# PAGE TEXT:
.....

National, race-based differences in prostate cancer survival are due to regional variation, even for low-risk prostate cancer, according to a study published online March 31 in JAMA Network Open.
Sean A. Fletcher, M.D., from Brigham and Women’s Hospital in Boston, and colleagues analyzed data from 17 geographic registries within the Surveillance, Epidemiology, and End Results database (2007 through 2014). Geographic variation in prostate cancer-specific mortality differences was compared between 35,006 black and 178,204 white men.
The researchers found that compared with white men, black men had a higher risk for mortality overall (adjusted hazard ratio, 1.39). There were four registries in which black men had worse prostate cancer-specific survival in Gleason grade group 1 (adjusted hazard ratios: Atlanta, 5.49; Greater Georgia, 1.88; Louisiana, 1.80; New Jersey, 2.60). Findings were similar for Gleason grade groups 2 through 5 (adjusted hazard ratios: Atlanta, 1.88; Greater Georgia, 1.29; Louisiana, 1.28; New Jersey, 1.52).
“Targeted interventions in these areas may help to mitigate prostate cancer care disparities at the national level,” the authors write.
Several authors disclosed financial ties to the pharmaceutical industry.

.....

# DATA SHOWN:
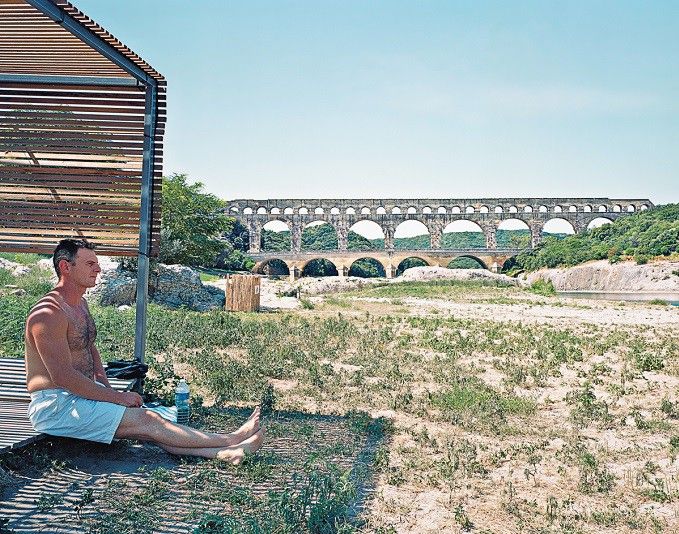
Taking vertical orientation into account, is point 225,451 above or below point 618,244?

.....

# WHAT YOU NEED TO DO:
1/ According to the prostate cancer article, how many black men were in the study's comparison?
2/ Retype the part of the prostate cancer article that opens with the words containing "Sean A. Fletcher, M.D., from" and closes with "New Jersey, 1.52).".

# YOUR WRITTEN ANSWERS:
1/ 35,006

2/
Sean A. Fletcher, M.D., from Brigham and Women’s Hospital in Boston, and colleagues analyzed data from 17 geographic registries within the Surveillance, Epidemiology, and End Results database (2007 through 2014). Geographic variation in prostate cancer-specific mortality differences was compared between 35,006 black and 178,204 white men.
The researchers found that compared with white men, black men had a higher risk for mortality overall (adjusted hazard ratio, 1.39). There were four registries in which black men had worse prostate cancer-specific survival in Gleason grade group 1 (adjusted hazard ratios: Atlanta, 5.49; Greater Georgia, 1.88; Louisiana, 1.80; New Jersey, 2.60). Findings were similar for Gleason grade groups 2 through 5 (adjusted hazard ratios: Atlanta, 1.88; Greater Georgia, 1.29; Louisiana, 1.28; New Jersey, 1.52).